━━ The input ━━
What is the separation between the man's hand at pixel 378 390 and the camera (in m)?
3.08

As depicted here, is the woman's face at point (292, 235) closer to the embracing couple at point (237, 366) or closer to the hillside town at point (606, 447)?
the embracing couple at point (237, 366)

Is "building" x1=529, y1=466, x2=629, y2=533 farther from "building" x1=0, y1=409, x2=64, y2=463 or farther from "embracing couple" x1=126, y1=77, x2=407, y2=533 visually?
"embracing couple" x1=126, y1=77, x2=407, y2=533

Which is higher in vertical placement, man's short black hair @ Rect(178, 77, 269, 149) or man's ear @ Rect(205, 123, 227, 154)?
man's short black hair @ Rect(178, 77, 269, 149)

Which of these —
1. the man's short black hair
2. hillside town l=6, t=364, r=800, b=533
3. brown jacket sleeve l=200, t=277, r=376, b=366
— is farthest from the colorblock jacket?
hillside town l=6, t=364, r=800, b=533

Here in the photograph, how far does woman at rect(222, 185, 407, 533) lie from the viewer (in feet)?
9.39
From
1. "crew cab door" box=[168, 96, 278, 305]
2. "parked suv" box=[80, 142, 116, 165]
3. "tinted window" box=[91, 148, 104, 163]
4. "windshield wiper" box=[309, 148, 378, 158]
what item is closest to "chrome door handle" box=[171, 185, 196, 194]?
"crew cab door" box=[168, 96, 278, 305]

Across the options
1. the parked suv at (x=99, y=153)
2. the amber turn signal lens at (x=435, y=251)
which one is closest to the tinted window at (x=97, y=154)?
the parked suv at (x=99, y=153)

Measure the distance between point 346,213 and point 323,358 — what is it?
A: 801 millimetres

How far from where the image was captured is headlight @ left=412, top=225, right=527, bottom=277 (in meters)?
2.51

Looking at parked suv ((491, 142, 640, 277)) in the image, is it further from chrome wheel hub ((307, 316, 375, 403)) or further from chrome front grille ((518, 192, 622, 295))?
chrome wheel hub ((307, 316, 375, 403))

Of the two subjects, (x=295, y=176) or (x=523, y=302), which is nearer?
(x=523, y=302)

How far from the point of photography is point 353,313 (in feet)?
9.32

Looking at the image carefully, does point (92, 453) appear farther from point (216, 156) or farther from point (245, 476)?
━━━
Set exercise:
Copy out, word for word, everything from the line containing "Of the two subjects, (x=295, y=176)" down to the last of the rows above.

Output for this exercise:
Of the two subjects, (x=295, y=176) or (x=523, y=302), which is nearer?
(x=523, y=302)

How far from the point of photography is point 353,313 (in feet)?
9.32

Looking at the image carefully, does point (92, 453) appear farther from point (216, 156) or farther from point (245, 476)?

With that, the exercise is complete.